Let’s create Magic cards with a DCGAN

These days, I was interested in Generative Adversarial Network (GAN) and wanted to create something fun: use a Deep Convolutional Generative Adversarial Network (DCGAN) to generate Magic cards. Basically, in this algorithm we have two neural networks: the Discriminator which must distinguish the fake and real cards; and the Generator which must create fake cards to fool the Discriminator. The magic part in this algorithm is that we give a random vector to Generator to create a persuasive image.

GAN Architecture

First of all, we will need data. There are tons of fans of Magic The Gathering so it was easy to find this site and scrape it to get images of good resolution. Then we must sort the cards a bit because there are some special template like the ones for the Planeswalkers or old edition.

MGT common card template
Most common card template

MGT old edition
Old card template

MGT planeswalker template
Planeswalker template

After training on the most common cards template of Magic The Gathering, I get the following results.

Magic The Gathering cards created by DCGAN
Magic The Gathering cards created by DCGAN

If you look carefully, you can see that some cards have mana costs. We can almost read Creature or Instant on the type line. We also have the power and toughness associated to a creature card and an unclear symbol for the expansion sets.


For the neural networks, I resized all the images to 224x224px. It is easier to work with square images.

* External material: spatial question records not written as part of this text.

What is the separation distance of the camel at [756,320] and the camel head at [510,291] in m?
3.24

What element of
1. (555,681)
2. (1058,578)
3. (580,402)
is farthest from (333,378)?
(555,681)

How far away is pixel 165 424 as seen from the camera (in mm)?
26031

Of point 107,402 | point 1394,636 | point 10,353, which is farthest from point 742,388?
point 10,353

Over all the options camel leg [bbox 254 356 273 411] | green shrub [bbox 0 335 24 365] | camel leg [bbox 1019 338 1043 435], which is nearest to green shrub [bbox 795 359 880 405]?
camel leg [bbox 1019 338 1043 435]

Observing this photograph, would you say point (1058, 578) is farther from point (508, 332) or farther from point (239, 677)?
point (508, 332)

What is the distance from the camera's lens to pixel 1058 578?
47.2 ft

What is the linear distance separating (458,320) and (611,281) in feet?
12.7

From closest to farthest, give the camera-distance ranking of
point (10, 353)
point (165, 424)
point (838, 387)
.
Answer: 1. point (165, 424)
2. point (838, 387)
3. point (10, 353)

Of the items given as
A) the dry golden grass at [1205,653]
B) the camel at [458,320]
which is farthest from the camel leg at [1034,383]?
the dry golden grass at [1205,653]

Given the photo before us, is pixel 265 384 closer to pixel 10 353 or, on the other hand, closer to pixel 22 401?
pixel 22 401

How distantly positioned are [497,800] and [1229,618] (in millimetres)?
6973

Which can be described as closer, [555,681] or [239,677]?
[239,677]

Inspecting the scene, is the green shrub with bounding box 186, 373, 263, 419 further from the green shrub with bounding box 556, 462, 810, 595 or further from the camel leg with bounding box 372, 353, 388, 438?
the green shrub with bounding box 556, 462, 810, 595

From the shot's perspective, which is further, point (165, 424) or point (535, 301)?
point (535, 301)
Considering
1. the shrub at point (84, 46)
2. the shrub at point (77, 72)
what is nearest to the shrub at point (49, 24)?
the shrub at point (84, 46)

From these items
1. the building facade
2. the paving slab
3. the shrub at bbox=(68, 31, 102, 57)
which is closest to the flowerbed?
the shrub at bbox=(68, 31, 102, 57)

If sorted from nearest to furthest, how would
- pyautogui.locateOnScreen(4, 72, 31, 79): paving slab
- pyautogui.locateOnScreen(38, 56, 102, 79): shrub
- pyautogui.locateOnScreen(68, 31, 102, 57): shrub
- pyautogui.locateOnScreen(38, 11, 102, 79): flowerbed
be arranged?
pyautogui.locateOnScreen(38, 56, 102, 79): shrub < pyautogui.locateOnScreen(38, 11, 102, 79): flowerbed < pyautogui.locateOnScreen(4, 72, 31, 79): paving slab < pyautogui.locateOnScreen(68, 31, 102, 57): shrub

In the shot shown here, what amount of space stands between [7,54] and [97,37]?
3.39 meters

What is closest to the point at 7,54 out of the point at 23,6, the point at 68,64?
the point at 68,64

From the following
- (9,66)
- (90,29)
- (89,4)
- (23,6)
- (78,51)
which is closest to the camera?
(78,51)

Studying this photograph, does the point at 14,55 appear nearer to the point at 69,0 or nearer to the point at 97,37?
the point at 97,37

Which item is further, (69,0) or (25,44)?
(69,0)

Moreover, it’s small enough to fit in my GPU and to blur the text. I also scale the images to the range [-1, 1] because of the Tanh activation function used for the Generator.


Now, I will show you the main part of my DCGAN implementation in Tensorflow. We will start with the Discriminator implementation because it is like implementing an image classifier.

Comments on the Discriminator:

  • I use five convolutional layers.
  • For GAN, we need the LeakyReLU activation for all layers to avoid sparse gradient. It is primordial to train the Generator.
  • I also use batch normalization.
  • Dropout is needed to avoid the Discriminator to overfit the data.


The goal of the Generator is to produce counterfeit images that is similar to real images. The input \(Z\) will be a vector generated from a normal distribution and the output channel will be the depth of the final image : three for RGB image or one for grayscale image.

Comments on the Generator:

  • I am applying noise before the “deconvolutional” layers
  • Then I am applying batch normalisation before the activation function
  • LeakyReLU activation is used with a tiny alpha (0.1) except for the last layer which have a Tanh activation
  • Dropout allow better realistic image.


Next we will define the loss function. We need labels but these labels are very simple to define. For the Discriminator, we will set 1 (real) for all inputs which come from our dataset and 0 (fake) for those which come from the Generator. For the Generator, the labels is set to 1 because its goal is to fool the Discriminator.

After that, I am using the cross entropy between the Discriminator’s predictions and the labels.

Comment on the losses:

  • The variable smooth1 (resp. smooth0) generates just random values which will be subtracted (resp. added) to the labels. This technique is called Label Smoothing and is used to prevent the very large gradient signal.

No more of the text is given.